Plusieurs analystes expliquent aussi l’impopularité actuelle du PLQ par son préjugé favorable envers le multiculturalisme, une idéologie protégée par la constitution canadienne. C’est du moins le cas des chroniqueurs Mathieu Bock-Côté et Joseph Facal qui écrivent au Journal de Montréal. Le multiculturalisme aurait pour effet de diluer l’identité québécoise au sein de la fédération.

​Pour se distancer de ce modèle d’intégration controversé, le prochain chef pressenti du Parti libéral, Dominique Anglade, propose de faire adopter une loi sur l’interculturalisme. Selon elle et le président de la commission jeunesse de son parti, Stéphane Stril, ce dernier modèle serait plus respectueux de la nation québécoise. Louis Massicotte relativise toutefois l’importance de cet enjeu:

«Au Québec, un certain nombre de gens ont tendance à tout expliquer par cette variable-là [le multiculturalisme, ndlr], parce que c’est l’enjeu qui les préoccupe eux-mêmes… Les chroniqueurs nationalistes du Journal de Montréal ont choisi de lire l’élection de cette façon.
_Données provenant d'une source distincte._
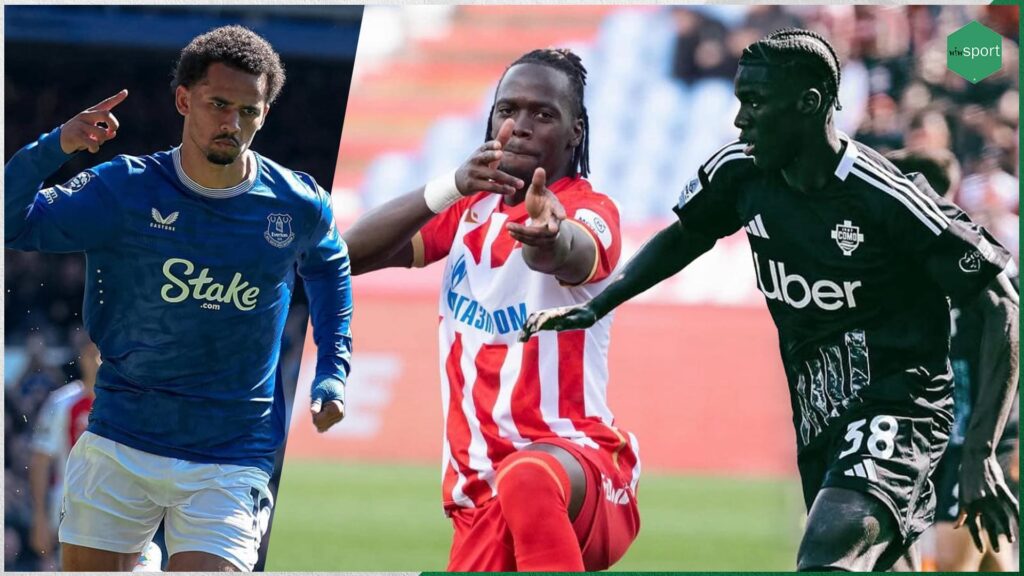 L'équipe type des Sénégalais de la semaine : Assane Diao éblouissant, Iliman Ndiaye buteur, Chérif Ndiaye titré... - wiwsport L'équipe type des Sénégalais de la semaine : Assane Diao éblouissant, Iliman Ndiaye buteur, Chérif Ndiaye titré... - wiwsport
C’est une lecture possible, mais je ne suis pas convaincu que ce soit la seule. […] Les Québécois sont préoccupés par la question du multiculturalisme, mais ne sont pas obsédés par elle», analyse le professeur.

Louis Massicotte invite à la prudence, mais juge plutôt mauvaises les chances du PLQ de prendre sa revanche sur la CAQ à la prochaine élection.

«Le gouvernement Legault est très populaire. Son appui dans les sondages augmente constamment. Comme observateur, je me dis que M. Legault est plutôt bien parti pour obtenir un deuxième mandat. D’autant plus qu’on sent un découragement chez les députés et les candidats à la chefferie du Parti libéral. […] Il faut toutefois rester extrêmement prudents, car il y a toujours des imprévus pouvant occasionner de grands revirements. Enfin, il faut dire que les électeurs sont de plus en plus volatiles et imprévisibles au Québec», conclut Louis Massicotte.

C’est au printemps 2020 que le prochain chef libéral sera élu par les membres de son parti. Le choix d’un chef charismatique ne pourrait évidemment pas nuire à relancer cette formation historique.